What do leaders need to do to #OpenUpTheWorkforce?
Mr. Stewart responds:
It actually goes back to the future of work and it's really about intentionally creating access and opportunity. Because AI and some of the tools that are being released are democratizing the technology and letting more people in. And so that's why NVIDIA, and particularly me at NVIDIA, are focused on getting people trained and ready so that they are AI-literate, so that they are AI-enabled, so they can participate in the next economy and be able to generate some kind of wealth.

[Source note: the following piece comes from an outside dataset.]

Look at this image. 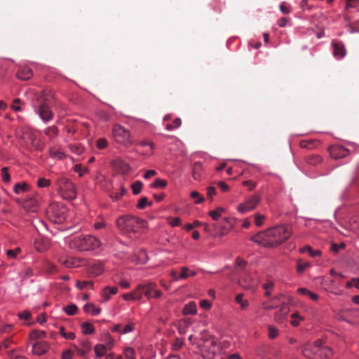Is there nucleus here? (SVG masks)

He elaborates that this is broader than the tech industry and suggests that employers should be thinking more boldly. Mr. Stewart encourages employers to get to know the students and professors at colleges and universities so that they confidently know what the talent they are recruiting needs, and then build training programs around what they are seeking to learn. He adds that, if you don't work with HBCUs or industry-specific communities of learning already, you should take a trip out and meet students and professors to understand what some of the challenges are, such as why some of the students drop out after their sophomore year. Mr. Stewart says:
It has nothing to do with brain power, but it may have something to do with transportation. It may have something to do with something that's going on at home. So there are all these different obstacles, that as industry folks, that as employers, is an additional investment that I think will help DIB [Diversity, Inclusion & Belonging] causes.
Louis Stewart's interview sheds light on the critical issues surrounding diversity, equity, and inclusion in the tech industry and beyond. By addressing challenges, building trust, collaborating with universities, and implementing strategic initiatives, NVIDIA is making significant strides toward creating a more inclusive work environment. The company's programs, such as cohort-style engagement, partnerships with educational institutions, and expanded conference participation, demonstrate NVIDIA's commitment to empowering underrepresented communities.
About Louis Stewart
Louis Stewart currently serves as the Head of Strategic Initiatives at NVIDIA's global Developer Ecosystem. In his role, he is responsible for working with minority-serving institutions, government entities, industry partners and a variety of affinity groups to build relationships that enable an increase in tech preparedness, grow the overall developer base and foster a more inclusive AI community. He served as the City of Sacramento's first Chief Innovation Officer for three years prior to joining the tech leader. Mr. Stewart also spent seven years serving as California's Deputy Director of Innovation and Entrepreneurship in the Governor’s Office of Business and Economic Development (GO-Biz). His professional experience also includes 19+ years in the private sector in sales, marketing, and information technology.